If you look at it as one limited edition engine's parts living on in other limited edition engines, it's really not so bad. If there's a demand for parts, that means that there are incomplete engines which need those parts to be whole again.

Greg


----------



## Big Ed (Jun 16, 2009)

Reckers said:


> Yesterday, I bid on part of an old steamer---an AF 322 Hudson, probably 60 to 70 years old. What I was bidding on was the frame, motor, and wheels: tender, cowcatcher, and boiler shell were missing. They said it ran great (I wondered how they could tell?) and I saw in it a chance to restore it by gradually acquiring parts. I placed a bid and was the high bidder. Then, I looked at their on-line store and was dismayed. It seems that ebay id *dhstow (Stow It Collections) of Wilton, CA*, acquires working antique engines and breaks them down for parts, effectively destroying one of a limited number of the remaining units.
> 
> When I emailed them and expressed my dismay at what they were doing, I received this answer:
> 
> ...




Your not going to cry are you?

Leave that statue of Liberty alone! It's in Jersey!:laugh:

I would like to see the e mail you sent them, you must have went overboard a little?

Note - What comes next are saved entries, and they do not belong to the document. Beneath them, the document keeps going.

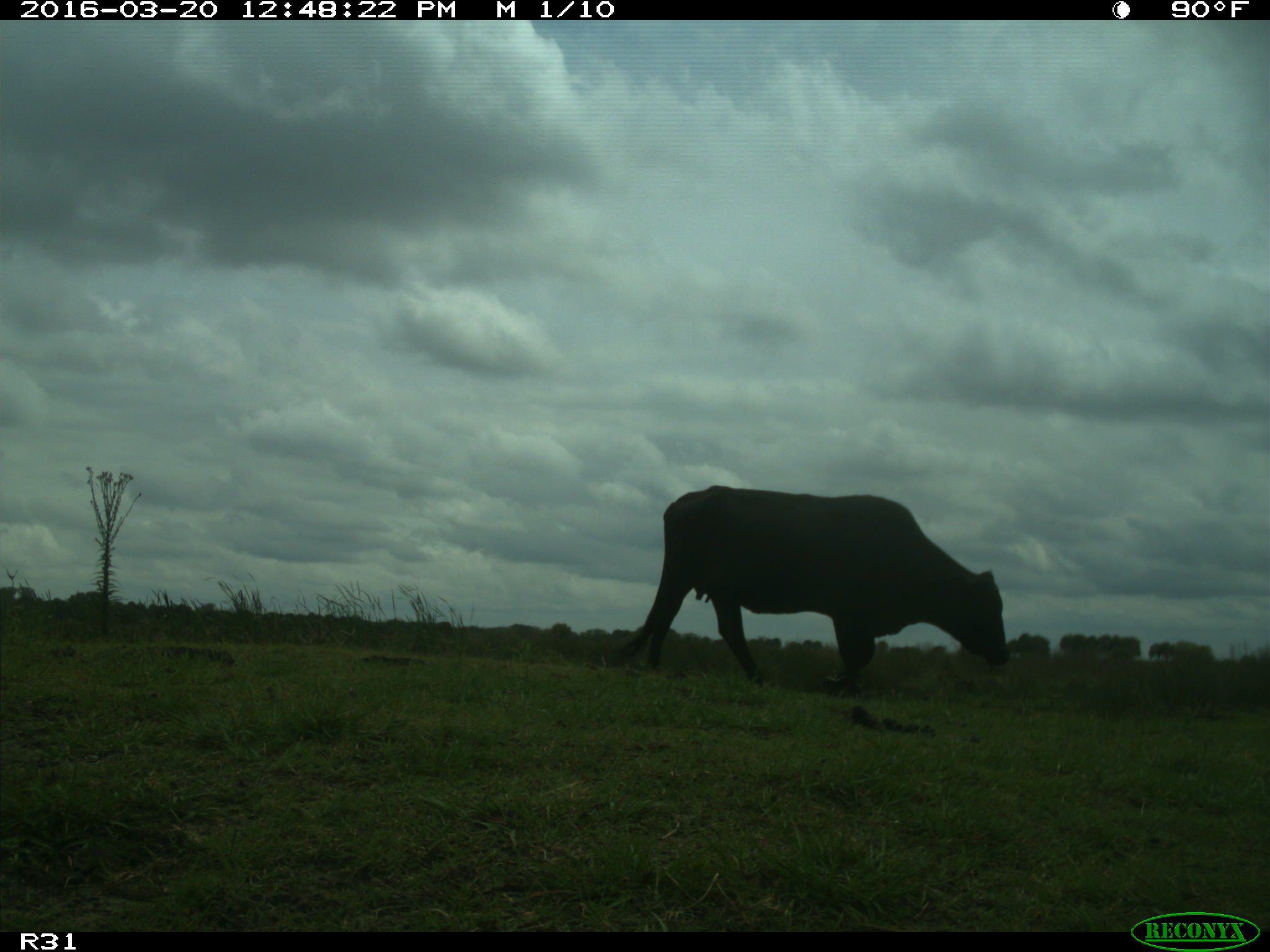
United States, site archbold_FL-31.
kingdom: Animalia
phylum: Chordata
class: Mammalia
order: Artiodactyla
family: Bovidae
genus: Bos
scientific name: Bos taurus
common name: domestic cow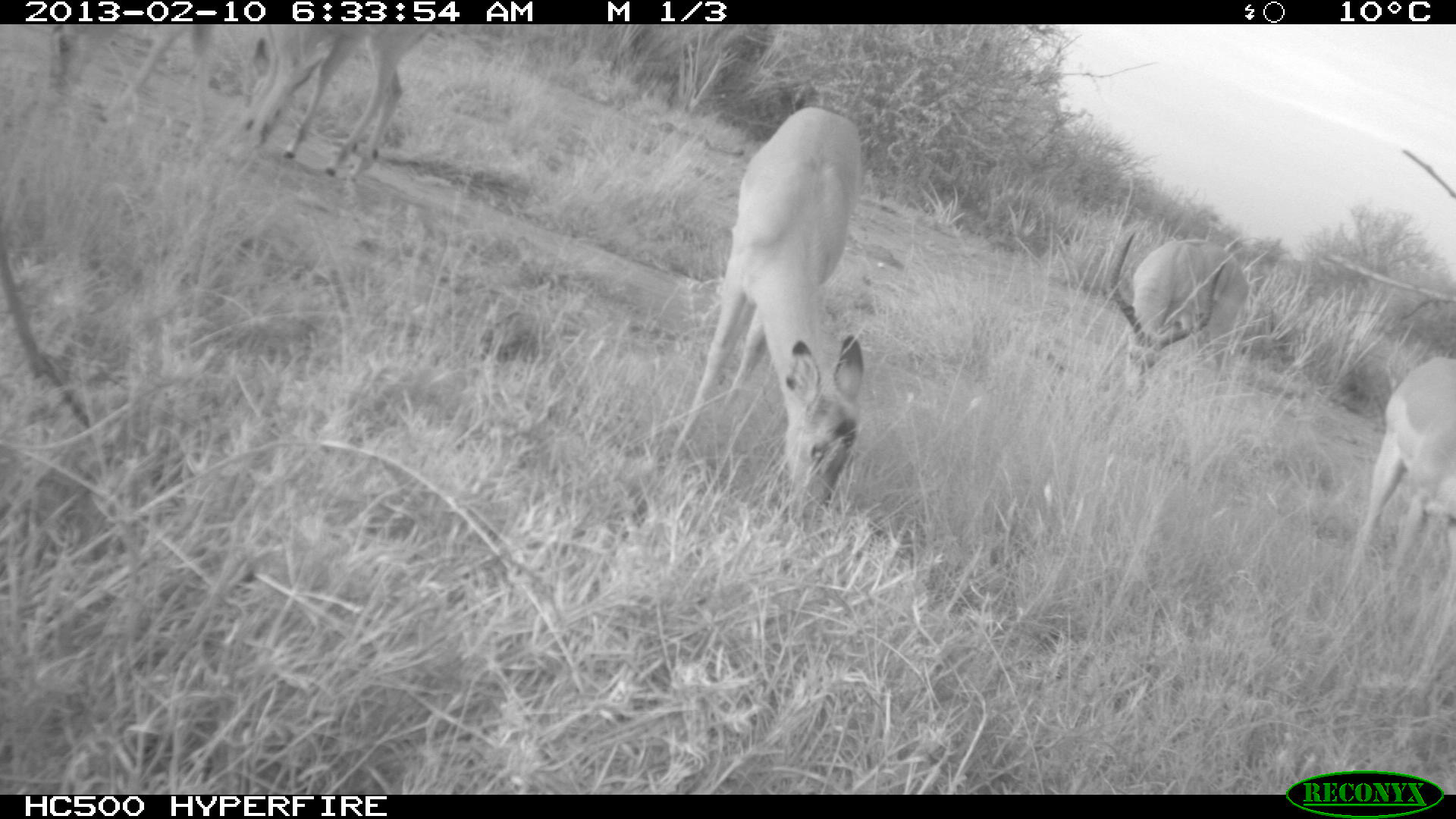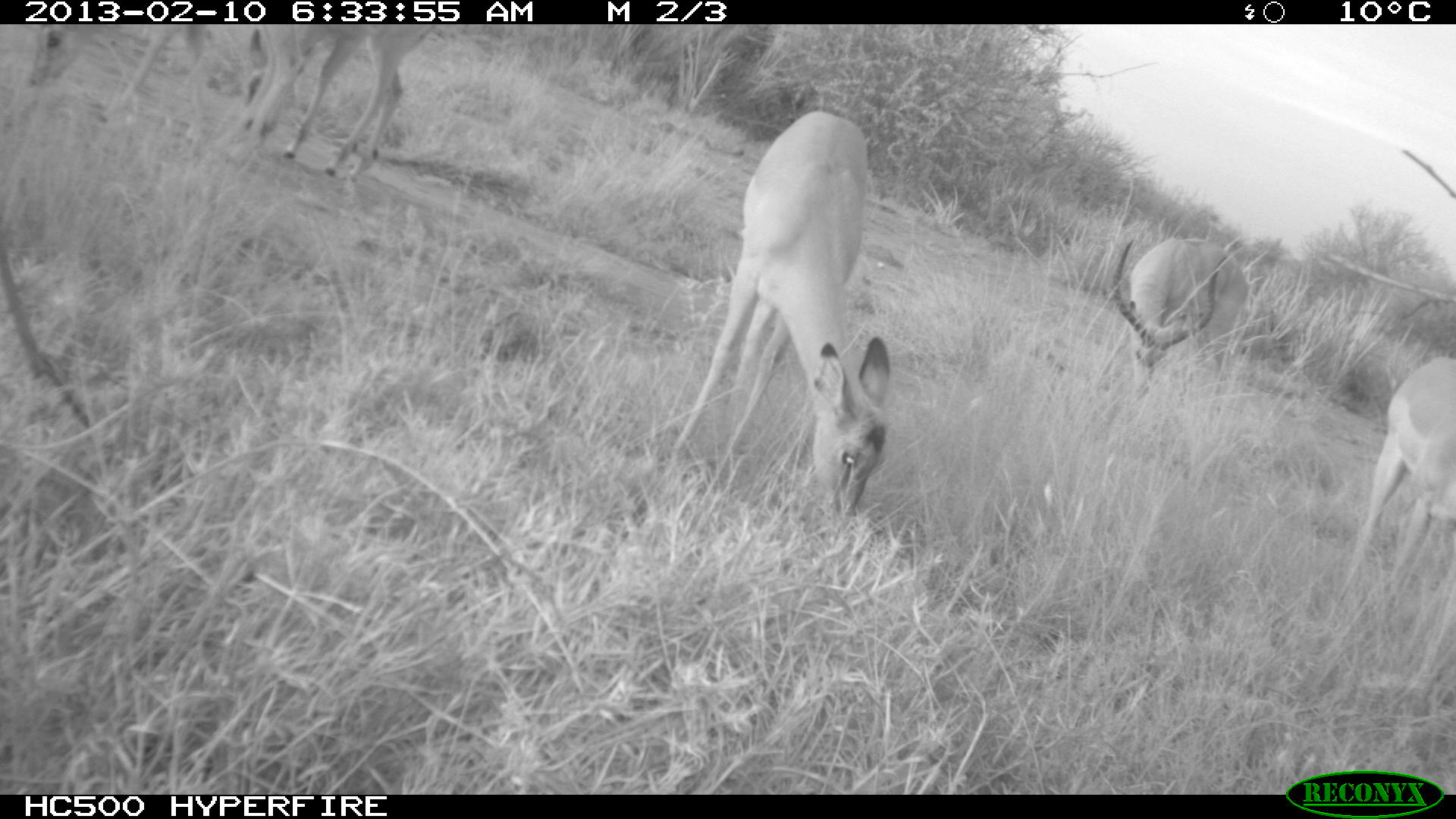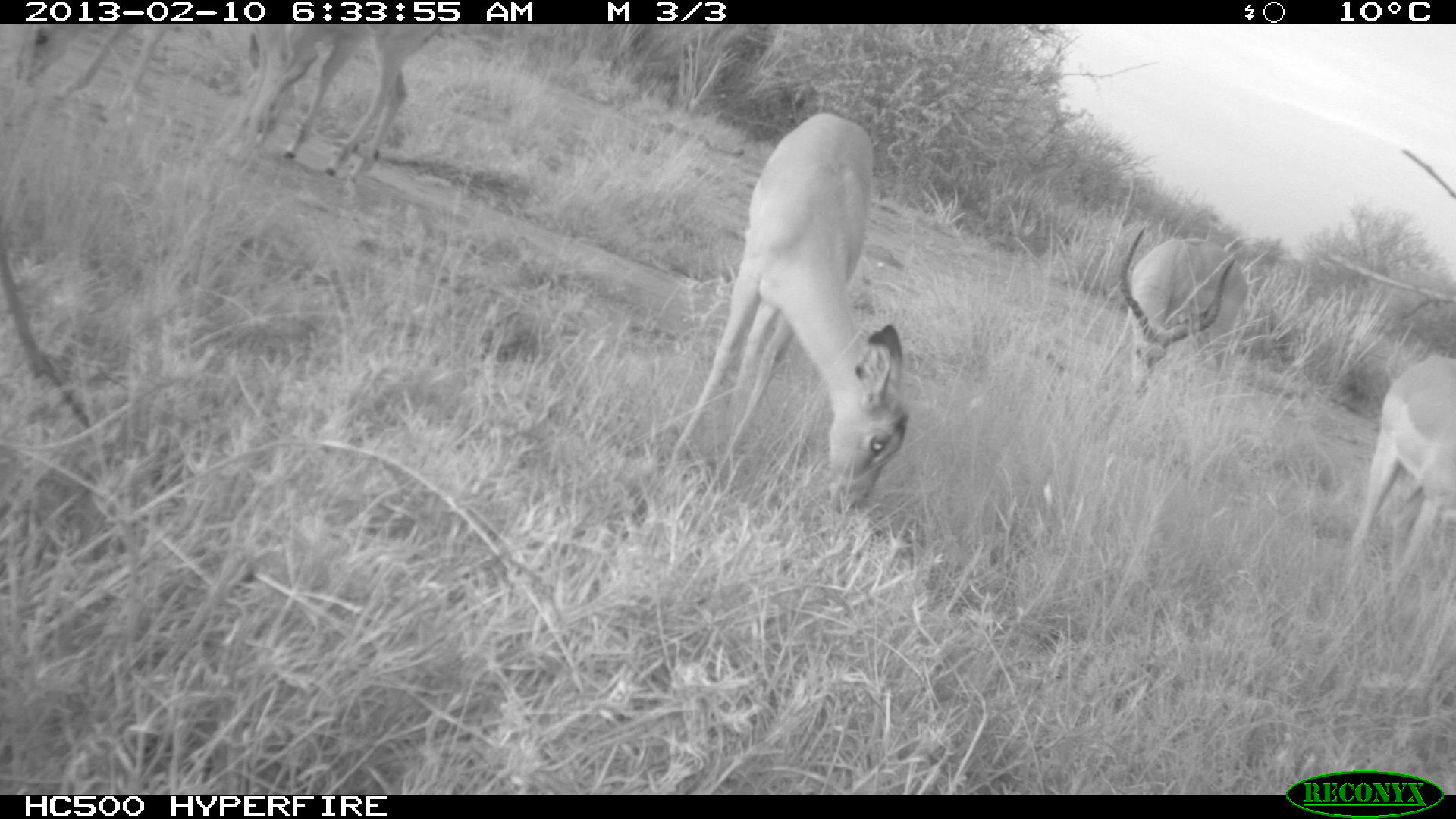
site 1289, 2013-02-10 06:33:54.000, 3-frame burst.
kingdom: Animalia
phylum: Chordata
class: Mammalia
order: Artiodactyla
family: Bovidae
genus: Aepyceros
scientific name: Aepyceros melampus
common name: impala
Aepyceros melampus (impala), count 6.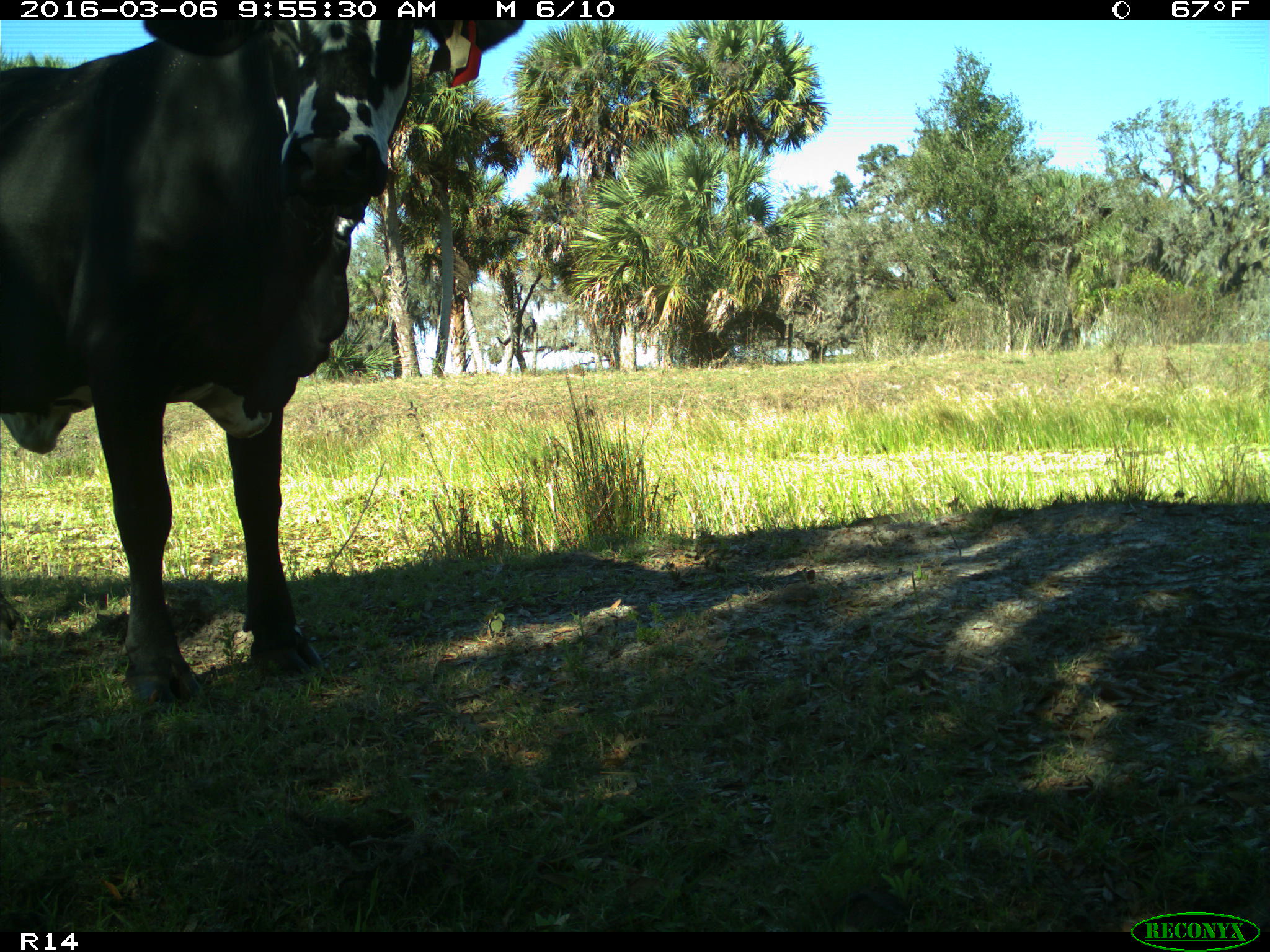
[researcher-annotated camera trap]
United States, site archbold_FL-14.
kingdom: Animalia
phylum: Chordata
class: Mammalia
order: Artiodactyla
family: Bovidae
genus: Bos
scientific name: Bos taurus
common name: domestic cow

Learn about the people you insult, ha ha ha. They just might have a warehouse full of stolen stuff and so it can't be identified they chop them up.

Did you ask if you could buy the rest of it? As they must have it.

Now at least you know where to go for parts.:laugh:
You do need some for the stuff you just won.

If it's e-bay they might have blocked you from bidding.

Tammy sounds like a _itch first class, not good for business. how does she know you are not a Billionaire and now you won't buy that antique automobile from them if it was the last one on earth. 

You should have asked them if they chop up that one of a kind tractor or car to sell the parts.

Put a link for them, Everyday I will ask them a question about something for sale and drive them nuts. 

Put them in my e-bay reviews thread.

All said I guess I agree with you. 
But if you needed the parts would you still object to what they do?


----------



## Stowit (Jun 30, 2010)

*His post to my wife:*

his post to my wife:

"Dear dhstow,

Yesterday morning, I was the high bidder on a 322 chassis and motor you had for auction. I was determined to bid whatever I must to win it. However, when I looked at your other store offerings, I was dismayed: you had apparently taken an intact Hudson and broken it up into pieces to sell---a chop-shop operation. I stopped bidding when I realized this.
I'm not going to attempt to convince you not to do this: I believe arguments about history, love of the hobby, etc. would be made to deaf ears. I'm only going to say I find this practice offensive and will not bid on any of your future offerings.

Sincerely,
Leonard C*****"

My wife took "deaf ears" and our "practice offensive" as an insult. She responded with the quoted message above and then handed it over to me, and we exchanged a few more insults. Back and forth it went like a couple of kids. I apologize to Reckers for my insults. He had upset my wife and I was a bit upset with him. Especially since she took the time to look up the information on a question he had asked the previous day about the motor in question and everything seemed nice....he seemed like a genuingly nice guy.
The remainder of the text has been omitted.